The delusion that a crisis of excess debt can be solved by creating more debt is at the heart of the Great Repression. Yet that is precisely what most governments propose to do.
Meanwhile we're told to nod smile and shut the hell up, those in DC know more than you do about this, so don't worry about it, watch your TV shows idiot...
If, say, Argentina had an excessively large domestic debt, denominated in Argentine currency, it could be inflated away -- Argentina just printed more money. If it were an external debt, the government defaulted and forced the creditors to accept less.

Today, America is Argentina. Europe is Argentina. Former investment banks and ordinary households are Argentina. But it will not be so easy for us to inflate away our debts. The deflationary pressures unleashed by the financial crisis are too strong.
Instead of attacking this problem with the freshness of thought that an Obama administration promised to bring, we're going to experience the full assault of his inexperience and arrogance in a way that will change the course of American and World history forever... favoring the crowd who believes that centralized control of all things monetary is the way to go...

It was nice knowing you Mr. Washington, Mr. Jefferson, Mr. Adams, Mr. Monroe... in only a few generations from now, you will have been completely erased from the public record. Nice knowing ya.
So what can we do? First, banks that are de facto insolvent need to be restructured, not nationalized.(The last thing the U.S. needs is to have all of its banks run like Amtrak or, worse, the IRS.) Bank shareholders will have to face that they have lost their money. Too bad; they should have kept a more vigilant eye on the people running their banks. Government will take control in return for a substantial recapitalization, but only after losses have been meaningfully written down.
Some actual short term fixes would be...
One solution would be for the government-controlled mortgage lenders and guarantors, Fannie Mae and Freddie Mac, to offer all borrowers -- including those with fixed rates -- the same deal. Permanently lower monthly payments for a majority of U.S. households almost certainly would do more to stimulate consumer confidence than all the provisions of the stimulus package, including tax cuts.

No doubt those who lost by such measures would not suffer in silence. But the benefits would surely outweigh the costs to bank shareholders, bank bondholders and the owners of mortgage-backed securities.

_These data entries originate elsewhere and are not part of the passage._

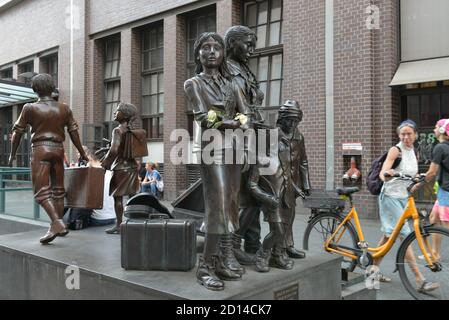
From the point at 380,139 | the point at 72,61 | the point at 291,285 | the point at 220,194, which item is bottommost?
the point at 291,285

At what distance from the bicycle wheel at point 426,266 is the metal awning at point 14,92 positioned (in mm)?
18960

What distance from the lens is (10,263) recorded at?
4.94m

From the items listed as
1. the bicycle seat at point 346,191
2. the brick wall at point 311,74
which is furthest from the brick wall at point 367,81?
the bicycle seat at point 346,191

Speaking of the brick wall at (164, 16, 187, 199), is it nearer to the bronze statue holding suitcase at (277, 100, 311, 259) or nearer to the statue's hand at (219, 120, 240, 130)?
the bronze statue holding suitcase at (277, 100, 311, 259)

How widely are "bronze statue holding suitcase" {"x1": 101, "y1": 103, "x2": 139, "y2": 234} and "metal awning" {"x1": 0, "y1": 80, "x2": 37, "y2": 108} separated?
628 inches

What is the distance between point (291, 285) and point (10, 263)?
3012 millimetres

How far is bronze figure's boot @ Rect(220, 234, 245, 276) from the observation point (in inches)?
143

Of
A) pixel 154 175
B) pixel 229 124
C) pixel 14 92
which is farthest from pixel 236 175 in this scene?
pixel 14 92

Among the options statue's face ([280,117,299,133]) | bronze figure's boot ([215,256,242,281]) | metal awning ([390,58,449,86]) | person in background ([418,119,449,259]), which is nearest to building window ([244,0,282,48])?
metal awning ([390,58,449,86])

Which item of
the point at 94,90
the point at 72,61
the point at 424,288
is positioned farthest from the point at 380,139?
the point at 72,61

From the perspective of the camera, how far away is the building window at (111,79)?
741 inches

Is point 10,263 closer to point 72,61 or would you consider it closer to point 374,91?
point 374,91

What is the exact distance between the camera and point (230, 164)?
12.1 feet

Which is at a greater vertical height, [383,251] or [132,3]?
[132,3]
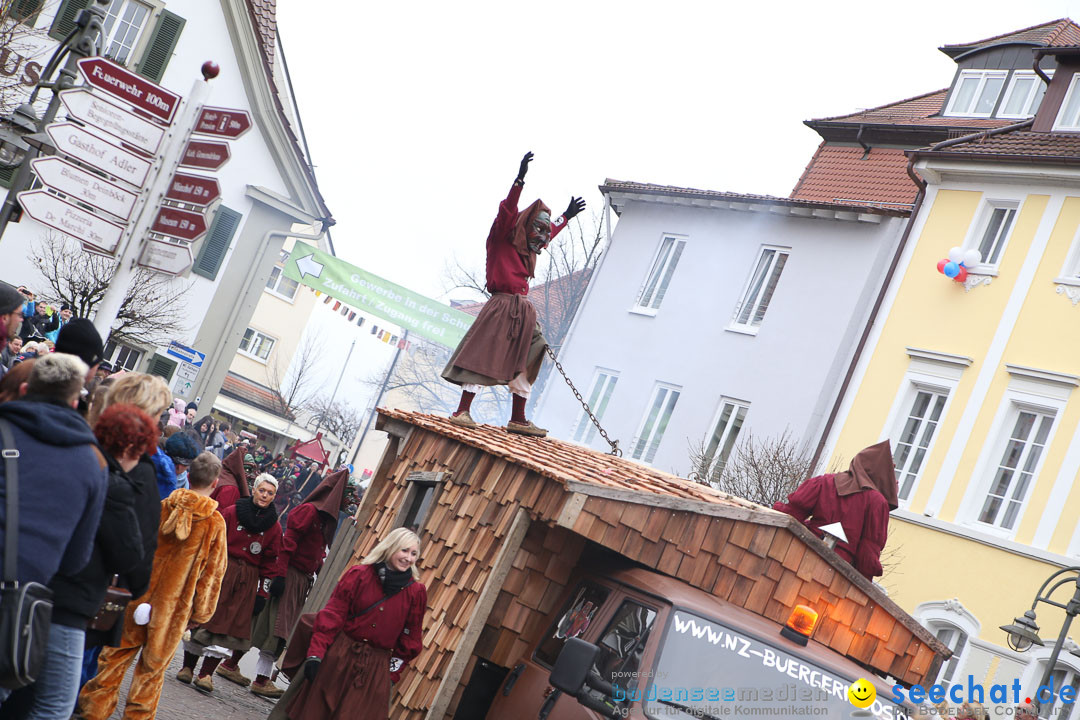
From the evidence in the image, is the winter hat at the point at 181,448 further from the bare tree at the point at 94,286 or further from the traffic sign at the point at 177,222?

Americans, Winston Churchill once remarked, will always do the right thing -- after they have exhausted all other alternatives.
Those of you who are as fascinated by all this as I am, this author will keep ya busy...

I didn't like or want the one passed earlier in the fall. I understood the reasoning behind it, though.

This one, they can try to explain it away all they want. It is stupid and will just kill this country even more.

I've been trying to not watch the news, especially about this spending package. I know it will pass, whether I want it to or not. I don't need the anxiety. Sadly, and because it is reality, we will have to just sit and watch. There is little to nothing we can do.

Well, at least for now we can still talk about it publicly. How long until that "privilege" slowly erodes.

Wow we are in store for some serious political and perhaps civil drama... naaa, we're too fat and lazy... heheh

Whoa, did I just get linked on Bloomberg? Not sure what to make of that!

Hey Josh-- I watched C-Span2 and was thoroughly depressed by what I was witnessing... I don't really have anything else to say about it... just depressed...

Some people think it'll all work out, giving companies billions of dollars to "fix" the economy. Me? I'm gonna sit here, and maybe load my gun. These houses built of cards are starting to list, teetering on the edge of a fall. I'd say we're a year or three from martial law. Or simple governmental collapse.